In der Begründung weist der Gerichtshof darauf hin, dass der Gesetzgeber seinen Gestaltungsspielraum dadurch überschritten habe, dass bei genehmigungspflichtigen Betrieben nachträgliche Auflagen auch zwecks Vermeidung von Lärm vorgeschrieben werden können, während dies bei jenen Gastgärten, die von § 76a Abs 1 GewO erfasst sind (max 75 Verabreichungsplätze; Untersagung lauten Musizierens etc) nicht der Fall sei. Diese Privilegierung genehmigungsfreier Gastgärten sei mit dem Gleichheitssatz nicht vereinbar.

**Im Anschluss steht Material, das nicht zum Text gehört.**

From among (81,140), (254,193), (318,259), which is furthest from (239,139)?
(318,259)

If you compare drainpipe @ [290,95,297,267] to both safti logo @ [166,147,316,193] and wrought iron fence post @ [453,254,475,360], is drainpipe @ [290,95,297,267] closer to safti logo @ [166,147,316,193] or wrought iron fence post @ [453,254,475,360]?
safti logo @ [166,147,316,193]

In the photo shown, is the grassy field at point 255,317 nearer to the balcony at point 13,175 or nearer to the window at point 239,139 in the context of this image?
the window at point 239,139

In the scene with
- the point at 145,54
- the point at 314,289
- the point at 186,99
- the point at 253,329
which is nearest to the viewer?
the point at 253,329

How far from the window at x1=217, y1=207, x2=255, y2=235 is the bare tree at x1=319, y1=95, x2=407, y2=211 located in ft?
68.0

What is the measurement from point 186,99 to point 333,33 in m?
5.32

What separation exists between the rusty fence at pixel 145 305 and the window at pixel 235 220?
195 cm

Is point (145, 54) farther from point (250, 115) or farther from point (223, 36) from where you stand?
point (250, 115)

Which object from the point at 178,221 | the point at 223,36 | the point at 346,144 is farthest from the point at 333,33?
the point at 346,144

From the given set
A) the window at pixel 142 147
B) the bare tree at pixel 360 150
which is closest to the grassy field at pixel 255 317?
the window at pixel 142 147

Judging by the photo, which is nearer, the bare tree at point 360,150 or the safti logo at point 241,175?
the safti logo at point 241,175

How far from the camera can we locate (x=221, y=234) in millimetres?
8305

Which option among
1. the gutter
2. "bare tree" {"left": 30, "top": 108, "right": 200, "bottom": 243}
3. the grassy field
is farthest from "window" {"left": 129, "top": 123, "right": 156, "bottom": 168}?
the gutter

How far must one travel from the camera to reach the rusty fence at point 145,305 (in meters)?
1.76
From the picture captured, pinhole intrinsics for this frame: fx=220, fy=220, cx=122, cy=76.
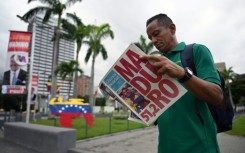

Im Erk bekräftigt der GH, dass § 76a Abs 8 GewO nicht nur atypische Härtefälle erfasse (vgl VfSlg 19.031/2010). Durch diese Regelung komme es in einer Vielzahl von Fällen zu einer Beeinträchtigung der Schutzinteressen der Nachbarn. Lärmbelästigungen, die durch Gastgärten ausgelöst würden, seien zumindest in Wohngebieten eher als Regelfall anzusehen.

Dadurch, dass nunmehr die Einschränkung auf Gefährdung des Lebens oder der Gesundheit aufgehoben wurde, gilt nunmehr auch Lärm als Grund für nachträgliche Auflagen.